It's farmers' market season, so it's time for a food-related post. Slate ran an article by a professor of science journalism on the possible ill effects of consuming raw milk. To be more precise, Slate ran an attack on weak man arguments in favor of drinking raw milk, complete with weak man digs against other pro-organic positions. This, I think, is especially egregious, not only of Slate but of the author, who as a professor of journalism really seriously ought to know better than to engage in such behavior. Here's a representative graph:
And it's in this incarnation—the one that draws a cultlike following—that the raw-milk ideal becomes dangerous. They're not alone, of course; pure-food advocates in general tend to cast a romanticized glow over their favored products. We hear that old-fashioned organic produce contains more nutrients than that grown by modern agriculture, despite the fact that most research suggests that, basically, a carrot is a carrot and one spinach leaf is pretty much another (and all lose nutrients as they sit on a shelf). We hear that we should return to old-fashioned farming methods, advice that ignores the key fact that such techniques are so inefficient that they can't sustain the world's current population. There's an element of wishful thinking to many food mythologies, but—unlike the haloed status of raw milk—most don't lead directly to risky behavior or public health concerns or physicians complaining that increased consumption of "nature's perfect food" has led to a recent doubling in the number of milk-borne disease outbreaks.

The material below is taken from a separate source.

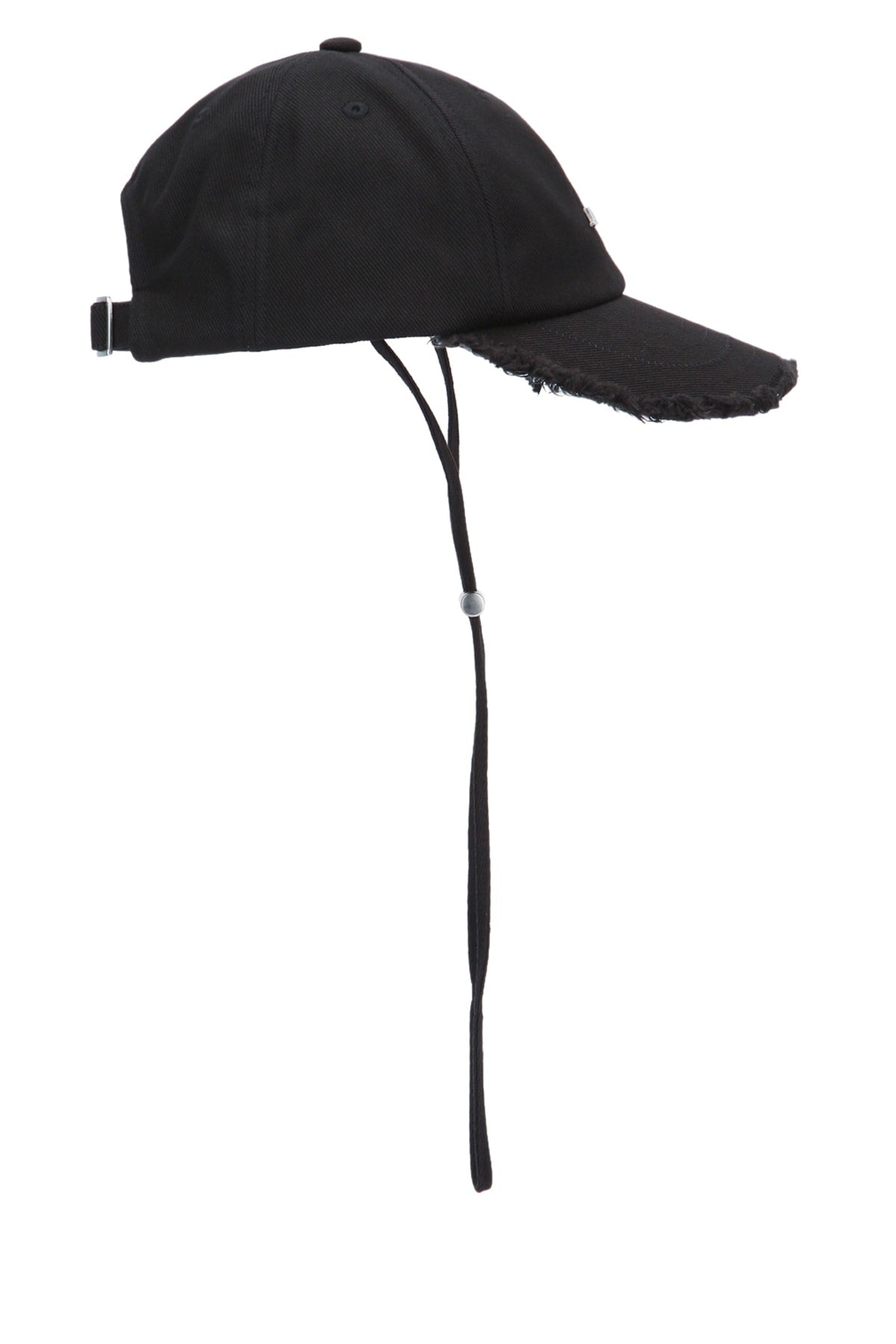 Jacquemus Women La Casquette Artichaut JACQUEMUS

I'm going to presume that the readers of Slate are not going to be all that familiar with debates about raw milk and biodynamic farming methods. It think it's also safe to assume that the likely reader of this piece doesn't have a stake in the argument–they're not a partisan looking for confirmation of their vision of the dialectical opposition. This fact makes the weak manning here all the more egregious. People know, or ought to know, where a partisan agenda is being advanced. You're a fool (and sadly many are) if you think you're going to get an honest picture of liberals from the Rush Limbaugh show. In this case, however, one might be excused for having one's guard down.

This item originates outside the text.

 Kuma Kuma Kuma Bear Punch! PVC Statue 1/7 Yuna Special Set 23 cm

Now of course, it's certainly true that some advocates of raw milk are nuts (the author has picked them)–they make nutty claims without basis in any kind of evidence for the magical properties of raw milk. Some of these nuts even dismiss the very obvious dangers of raw milk consumption with the most ridiculous of sophistries.
Nonetheless, many people drink raw milk (and in general advocate for various organic farming methods). Some of these people have compelling arguments. Many of them have arguments that pass the initial test of plausibility. But you'd never get that idea from this piece.